▶ Tarefa proposta
Na crítica sobre “Ficção Americana”, abaixo, quais pessoas aparecem com os anos de nascimento e morte entre parênteses?

▶ Trecho
++++++++++++++++++++

Indicado a 5 prêmios no Oscar 2024, filme baseado em novo clássico da literatura americana está no Prime Video Divulgação / Metro-Goldwyn-Mayer

Indicado a 5 prêmios no Oscar 2024, filme baseado em novo clássico da literatura americana está no Prime Video

Num tempo em que pululam os artistas sem arte, “Ficção Americana” chega a ser revolucionário. Não é de hoje que alguém precisa dizer verdades urgentes sobre a suposta participação de pessoas negras no cenário artístico-cultural — neste caso, por coincidência, dos Estados Unidos, mas a crítica é aplicável a qualquer pedaço de mundo desse insano século 21 —, e Cord Jefferson, reproduzindo a sensatez aristocrática de um esteta sem medo de acusações hipócritas, arvora-se do papel com graça e rigor.

Percival Everett, o autor de “Erasure” (2001), detectara há mais de vinte anos para onde poderia seguir o farelório sobre tudo encerrar um valor artístico, alicerce sobre o qual Roger Scruton (1944-2020), um dos mais importantes críticos de arte da História, construiu o farol majestoso que passou a guiar quem quer mesmo absorver o sentido do verdadeiramente belo, desviando transatlânticos de presunção, burrice e oportunismo para um porto bem distante.

Ferrenho defensor da beleza, na pintura, na escultura, nas páginas dos livros, no teatro, no cinema, Scruton argumentava que o belo tinha uma importância tão sua, tão imprescindível para que pudéssemos suportar a vida como ela é, que deveria pautar todo e qualquer comportamento humano, suscitando sempre novas apreensões em torno de sua simplicidade essencial.

Everett, como Scruton, sabe, contudo, que a boa estética não é exatamente algo que se manifesta de forma orgânica no cotidiano das pessoas. Há que se seguir alguns paradigmas canônicos no que concerne ao requinte da harmonia plástica em produtos culturais, precisamente para que não reste perdida a genuína ideia de obra de arte, muito distinta de como a entendem marqueteiros que se valem de uma promessa de oxigenação artística para, espertamente, transformar lixo — lixo brilhante e colorido, é verdade, mas lixo assim mesmo — em dinheiro, muito dinheiro. 

Em seu romance psicológico, Everett, professor distinto de inglês na Universidade do Sul da Califórnia, inclui o componente racialista quase como uma síntese de tudo quanto Scruton expusera ao longo da brilhante carreira. Thelonious Ellison, o protagonista de “Erasure”, em que o filme de Jefferson se baseia, não tem do que se queixar: não é rico, seus livros sobre Perseu e a luta do povo afro-americano por reconhecimento são escondidos nas prateleiras mais baixas das últimas estantes das livrarias, misturados com títulos de autoajuda, mas em compensação, ele não é obrigado a baixar a guarda para o politicamente correto, muito menos quando discute com seus alunos obras-primas a exemplo de “O Negro Artificial” (1955), em que Flannery O’Connor (1925-1964) esgrima acerca do inegável preconceito racial no sul dos Estados Unidos recorrendo à linguagem da época. Para sua surpresa, uma aluna, branca, sente-se ofendida; é o bastante para que se desencadeie uma altercação entre os dois, e, mais tarde, no mesmo dia, Ellison, desde criança chamado de Monk, em alusão, claro, a Thelonious Sphere Monk (1917-1982), um dos mais importantes jazzeiros do mundo, é suspenso.

++++++++++++++++++++

Linhas de um conjunto de dados de raciocínio espacial:
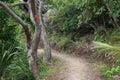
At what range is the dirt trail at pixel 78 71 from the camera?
11441 millimetres

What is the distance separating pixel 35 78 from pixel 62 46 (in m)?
8.04

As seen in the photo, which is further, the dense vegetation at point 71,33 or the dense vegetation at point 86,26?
the dense vegetation at point 86,26

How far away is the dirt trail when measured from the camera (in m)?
11.4

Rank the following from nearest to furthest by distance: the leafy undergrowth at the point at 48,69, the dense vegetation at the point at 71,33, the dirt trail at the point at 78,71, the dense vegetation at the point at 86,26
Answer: the dense vegetation at the point at 71,33 → the dirt trail at the point at 78,71 → the leafy undergrowth at the point at 48,69 → the dense vegetation at the point at 86,26

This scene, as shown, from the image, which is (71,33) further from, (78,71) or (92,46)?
(92,46)

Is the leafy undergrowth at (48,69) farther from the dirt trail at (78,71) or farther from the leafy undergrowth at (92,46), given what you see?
the leafy undergrowth at (92,46)

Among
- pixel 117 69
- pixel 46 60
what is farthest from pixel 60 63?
→ pixel 117 69

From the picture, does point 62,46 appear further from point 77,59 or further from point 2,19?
point 2,19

++++++++++++++++++++

▶ Resultado do exercício
- Roger Scruton (1944-2020)
- Flannery O’Connor (1925-1964)
- Thelonious Sphere Monk (1917-1982)